Une femme révoltée et engagée

Olympe de Gouges, née Marie Gouze en 1748 à Montauban, grandit dans une famille bourgeoise. À seulement 17 ans, elle est contrainte par ses parents de se marier avec un homme qu'elle ne connaît pas, une union imposée qui suscite chez elle un sentiment de révolte. Cependant, ce mariage malheureux prend fin rapidement avec le décès de son époux, lui offrant une liberté inattendue qu'elle décide de préserver. Refusant de se remarier, elle se rend à Paris en 1770 pour commencer une nouvelle vie. Dans la capitale, elle adopte un nouveau nom, Olympe de Gouges, et choisit la plume pour exprimer ses idées. Inspirée par le courant des Lumières, elle défend des motivations d'égalité et de justice sociale. Sa « renaissance » en tant qu'Olympe marque son engagement pour un monde meilleur. Elle fréquente ainsi les salons intellectuels de Paris, où elle exprime des idées audacieuses sur l'égalité et la condition féminine. Elle critique aussi vivement le rôle limité des femmes dans la société, qui les réduit généralement au simple statut de mères et d'épouses.

En 1788, elle s'attaque à un autre sujet brûlant : l'esclavage. Dans son ouvrage Réflexions sur l'homme nègre, elle plaide pour les droits des esclaves en dénonçant les abus du commerce triangulaire et s'attirant l'hostilité de ceux qui ont bâti leur fortune et leur pouvoir sur cet odieux négoce. Ce nouvel engagement renforce son image de femme engagée et rebelle, refusant de se conformer aux attentes de son époque.

Emportée par la tempête révolutionnaire

Lorsque la Révolution éclate, Olympe y voit un espoir de changement et peut-être le moyen d’établir cette égalité tant recherchée. Cependant, elle se rend vite compte que les femmes restent exclues de cette nouvelle société. Voyant l’absence des femmes en 1789 dans la Déclaration des droits de l'homme et du citoyen, elle rédige en 1791 la Déclaration des droits de la femme et de la citoyenne. Olympe désire aussi plus de représentativité des femmes dans les organes du pouvoir, et notamment à l’Assemblée. Elle déclare ainsi que si « la femme a le droit de monter sur l'échafaud, elle doit avoir également celui de monter à la tribune ». Ces revendications, radicales pour l'époque, provoquent l'indignation de nombreux révolutionnaires, qui y voient une menace pour l'ordre public et pour la nouvelle société qu'ils veulent établir.

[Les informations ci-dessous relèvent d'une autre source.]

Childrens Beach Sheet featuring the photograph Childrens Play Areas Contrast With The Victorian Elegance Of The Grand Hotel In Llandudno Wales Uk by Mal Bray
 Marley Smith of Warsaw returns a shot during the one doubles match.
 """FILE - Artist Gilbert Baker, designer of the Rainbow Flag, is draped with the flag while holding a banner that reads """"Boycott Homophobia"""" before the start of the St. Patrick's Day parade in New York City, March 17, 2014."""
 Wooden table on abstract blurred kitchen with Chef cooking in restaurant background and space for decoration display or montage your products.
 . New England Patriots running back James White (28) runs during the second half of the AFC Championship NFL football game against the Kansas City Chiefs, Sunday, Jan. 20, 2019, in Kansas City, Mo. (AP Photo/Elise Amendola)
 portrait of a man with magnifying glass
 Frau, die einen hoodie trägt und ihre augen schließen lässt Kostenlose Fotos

En 1792, elle s'oppose aux excès de la Révolution, notamment aux massacres de Septembre, dénonçant ces violences en affirmant que « le sang même des coupables, versé avec cruauté et profusion, souille éternellement la révolution ». Son opposition aux méthodes meurtrières la pousse à critiquer le Comité de salut public et les dirigeants révolutionnaires, dont Robespierre. Pour cela, Olympe n’hésite pas à prendre la plume pour accuser l’Incorruptible de vouloir instaurer une dictature. Ces prises de position, perçues par les autorités révolutionnaires comme trop modérées et hostiles aux intérêts de la République, lui valent d'être arrêtée le 20 juillet 1793.

Après plusieurs mois de détention, elle est traduite devant le Tribunal révolutionnaire, qui la condamne à mort. Le 3 novembre 1793, Olympe de Gouges est conduite à l'échafaud et déclare : « Enfants de la Patrie, vous vengerez ma mort. »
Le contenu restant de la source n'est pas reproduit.